▶ _WHAT YOU HAVE TO DO_: There is one span to output from the data below: the lines starting at the line with "Brother of the" and ending at the line with "shiriten JIG 30". Output it exactly, ends included, nothing more.

Top of INPUT DATA

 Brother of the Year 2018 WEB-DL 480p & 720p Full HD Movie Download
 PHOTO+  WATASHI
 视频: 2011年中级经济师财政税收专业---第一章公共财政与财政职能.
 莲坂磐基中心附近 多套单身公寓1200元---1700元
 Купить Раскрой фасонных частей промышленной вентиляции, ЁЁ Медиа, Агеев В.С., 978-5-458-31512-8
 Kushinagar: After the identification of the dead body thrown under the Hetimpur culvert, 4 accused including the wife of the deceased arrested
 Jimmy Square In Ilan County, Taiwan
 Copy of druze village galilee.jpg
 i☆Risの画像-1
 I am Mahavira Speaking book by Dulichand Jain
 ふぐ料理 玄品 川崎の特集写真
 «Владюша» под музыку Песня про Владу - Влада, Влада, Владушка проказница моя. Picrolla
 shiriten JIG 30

Bottom of INPUT DATA
Top of INPUT DATA

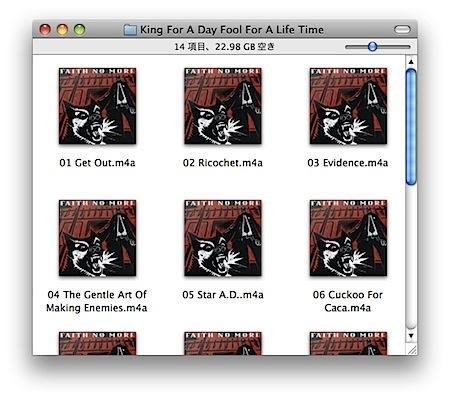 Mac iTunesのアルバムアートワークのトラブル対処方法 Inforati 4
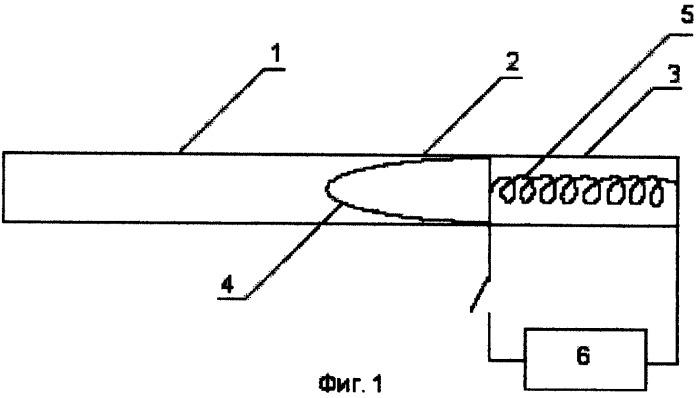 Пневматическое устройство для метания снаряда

Bottom of INPUT DATA

▶ _RESPONSE AREA_:
 Brother of the Year 2018 WEB-DL 480p & 720p Full HD Movie Download
 PHOTO+  WATASHI
 视频: 2011年中级经济师财政税收专业---第一章公共财政与财政职能.
 莲坂磐基中心附近 多套单身公寓1200元---1700元
 Купить Раскрой фасонных частей промышленной вентиляции, ЁЁ Медиа, Агеев В.С., 978-5-458-31512-8
 Kushinagar: After the identification of the dead body thrown under the Hetimpur culvert, 4 accused including the wife of the deceased arrested
 Jimmy Square In Ilan County, Taiwan
 Copy of druze village galilee.jpg
 i☆Risの画像-1
 I am Mahavira Speaking book by Dulichand Jain
 ふぐ料理 玄品 川崎の特集写真
 «Владюша» под музыку Песня про Владу - Влада, Влада, Владушка проказница моя. Picrolla
 shiriten JIG 30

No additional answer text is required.